Why is $e_1\wedge e_2\dots \wedge e_n \ne 0$ in $\wedge^n V$?

Question

I want to show $e_1\wedge e_2\dots \wedge e_n \ne 0$ in $\wedge^n V$, where $e_1,\dots e_n$ are linearly independent in $V$.
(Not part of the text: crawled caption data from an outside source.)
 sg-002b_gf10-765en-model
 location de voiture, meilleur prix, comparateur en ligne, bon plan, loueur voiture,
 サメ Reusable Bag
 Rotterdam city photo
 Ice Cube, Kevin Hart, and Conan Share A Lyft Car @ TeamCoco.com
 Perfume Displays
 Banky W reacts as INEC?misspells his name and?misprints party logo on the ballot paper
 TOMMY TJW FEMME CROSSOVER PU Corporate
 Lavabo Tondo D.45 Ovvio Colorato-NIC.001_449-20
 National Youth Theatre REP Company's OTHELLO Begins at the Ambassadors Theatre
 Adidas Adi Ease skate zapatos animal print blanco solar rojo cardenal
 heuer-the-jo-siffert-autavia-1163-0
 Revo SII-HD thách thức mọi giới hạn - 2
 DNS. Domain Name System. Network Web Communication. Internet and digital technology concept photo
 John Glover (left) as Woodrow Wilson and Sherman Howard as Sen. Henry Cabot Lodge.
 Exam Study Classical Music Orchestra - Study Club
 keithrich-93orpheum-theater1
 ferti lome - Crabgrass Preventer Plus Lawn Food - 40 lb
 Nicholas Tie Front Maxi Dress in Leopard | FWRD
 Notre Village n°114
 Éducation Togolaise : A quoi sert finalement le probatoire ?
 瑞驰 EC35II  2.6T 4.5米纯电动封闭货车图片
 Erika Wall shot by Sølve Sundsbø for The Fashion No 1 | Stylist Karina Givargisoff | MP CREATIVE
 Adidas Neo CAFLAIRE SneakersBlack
Inspired by this answer, it suffices to show that there exists a linear space $U$ and alternating multi-linear map $f:V\times \cdots \times V \to U$ such that $f(e_1,e_2,\cdots e_n)\ne 0$. But I have trouble constructing $U$ and this map. Maybe this approach is ineffective.

Answer 1

We can identify $V$ with $k^n$ where $k$ is the ground field. And then we can use $e_1=(1,0,\ldots,0),\ldots,e_n=(0,\ldots,0,1)$. Consider the map $T:V^n\to k$ defined as: $$T(v_1,\ldots,v_n)=\mbox{det}\begin{pmatrix}\alpha_{11} & \cdots & \alpha_{1n} \\ \alpha_{21} & \cdots & \alpha_{2n}\\ \vdots & \ddots & \vdots \\ \alpha_{n1} & \cdots & \alpha_{nn}\end{pmatrix},$$ where $v_j=(\alpha_{1j},\alpha_{2j},\ldots,\alpha_{nj})$, with $\alpha_{ij}\in k$. alternating multilinear and such that $T(e_1,\ldots,e_n)=1\neq 0$.

Answer 2

$\textbf{Proposition}$. We have $v_1\wedge \ldots \wedge v_k=0$ if and only if the collection $v_1, v_2,\ldots, v_k$ is linearly dependent.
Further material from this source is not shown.